If devtools is unavailable (e.g. on Windows), you can also copy the file [frog.r](R/frog.r) and source it directly. 
In that case, make sure the packages `tm`, `Matrix` and `zoo` are installed.

Calling frog
---

The function `call_frog` calls the frog server with a give text and results a data frame:

```{r}
text = c("Mijn kat Toby heeft nooit van andere katten gehouden.",
         "Maar andere katjes houden wel van hem!")
tokens = call_frog(text, host="localhost", port=9772)
head(tokens)
```

Note that if you run frog with the `--skip=` argument, some columns will only contain NA values.
The `sentence` and `majorpos` columns are not produced by frog but included here for convenience. `majorpos` is simply the part of the POS tag before the first parenthesis. 
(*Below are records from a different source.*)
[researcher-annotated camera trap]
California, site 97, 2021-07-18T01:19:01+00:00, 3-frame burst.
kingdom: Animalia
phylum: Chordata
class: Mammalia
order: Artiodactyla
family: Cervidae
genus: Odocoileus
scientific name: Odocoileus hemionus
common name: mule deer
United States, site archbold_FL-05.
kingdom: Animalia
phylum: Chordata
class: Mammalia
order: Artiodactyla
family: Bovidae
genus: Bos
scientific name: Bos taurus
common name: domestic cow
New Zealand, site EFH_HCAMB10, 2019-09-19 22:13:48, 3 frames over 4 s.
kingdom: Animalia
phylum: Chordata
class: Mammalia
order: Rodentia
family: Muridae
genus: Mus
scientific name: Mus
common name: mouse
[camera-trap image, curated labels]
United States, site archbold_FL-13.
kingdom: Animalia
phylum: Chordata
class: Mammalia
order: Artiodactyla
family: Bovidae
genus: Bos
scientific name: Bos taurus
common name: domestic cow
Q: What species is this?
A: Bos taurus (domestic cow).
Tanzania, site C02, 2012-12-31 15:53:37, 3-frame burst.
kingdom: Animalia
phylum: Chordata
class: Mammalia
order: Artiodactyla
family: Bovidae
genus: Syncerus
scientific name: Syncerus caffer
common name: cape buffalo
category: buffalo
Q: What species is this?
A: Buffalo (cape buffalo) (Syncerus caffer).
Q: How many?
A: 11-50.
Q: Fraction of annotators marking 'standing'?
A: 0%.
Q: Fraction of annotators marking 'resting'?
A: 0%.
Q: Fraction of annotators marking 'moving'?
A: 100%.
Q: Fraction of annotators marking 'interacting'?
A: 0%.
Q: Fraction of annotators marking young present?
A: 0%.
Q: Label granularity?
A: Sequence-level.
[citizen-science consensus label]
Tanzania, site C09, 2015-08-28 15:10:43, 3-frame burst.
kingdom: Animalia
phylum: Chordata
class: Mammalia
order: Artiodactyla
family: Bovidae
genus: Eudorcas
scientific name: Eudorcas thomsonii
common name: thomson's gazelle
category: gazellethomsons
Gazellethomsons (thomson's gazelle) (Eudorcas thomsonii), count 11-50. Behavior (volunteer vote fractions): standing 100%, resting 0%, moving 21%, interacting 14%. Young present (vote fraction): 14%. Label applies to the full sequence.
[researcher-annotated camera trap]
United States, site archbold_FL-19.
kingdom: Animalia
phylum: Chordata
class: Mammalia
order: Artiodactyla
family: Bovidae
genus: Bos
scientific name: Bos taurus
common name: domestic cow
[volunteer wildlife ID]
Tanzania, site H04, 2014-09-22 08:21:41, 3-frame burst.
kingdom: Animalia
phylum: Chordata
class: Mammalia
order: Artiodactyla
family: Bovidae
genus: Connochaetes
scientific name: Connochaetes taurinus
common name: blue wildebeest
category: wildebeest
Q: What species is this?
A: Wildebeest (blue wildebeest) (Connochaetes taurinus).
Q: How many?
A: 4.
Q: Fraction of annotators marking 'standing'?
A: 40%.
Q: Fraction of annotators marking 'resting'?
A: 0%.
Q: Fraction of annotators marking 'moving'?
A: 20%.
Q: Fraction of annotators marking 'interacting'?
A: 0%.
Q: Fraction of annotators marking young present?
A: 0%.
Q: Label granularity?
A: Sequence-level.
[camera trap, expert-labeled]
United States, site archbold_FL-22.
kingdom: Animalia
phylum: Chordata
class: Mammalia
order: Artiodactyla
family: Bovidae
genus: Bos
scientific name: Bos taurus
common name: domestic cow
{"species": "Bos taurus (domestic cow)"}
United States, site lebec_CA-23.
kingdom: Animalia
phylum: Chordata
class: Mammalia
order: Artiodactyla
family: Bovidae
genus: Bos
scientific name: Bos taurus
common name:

Creating a document-term matrix
----

To create a document term matrix from the frog output (or in fact from any list of tokens), you can use the `create_dtm` function:

```{r}
m = create_dtm(tokens$docid, tokens$lemma)
as.matrix(m)
```

Of course, you can also first select to e.g. only keep nouns and verbs:

```{r}
subset = tokens[tokens$majorpos %in% c("N", "WW"), ]
m = create_dtm(subset$sent, subset$lemma)
as.matrix(m)
```

As you can see, all forms of cat (_kat_, _katten_, _katjes_), love (_houdt_, _houden_), and have (_heeft_) are properly lemmatized.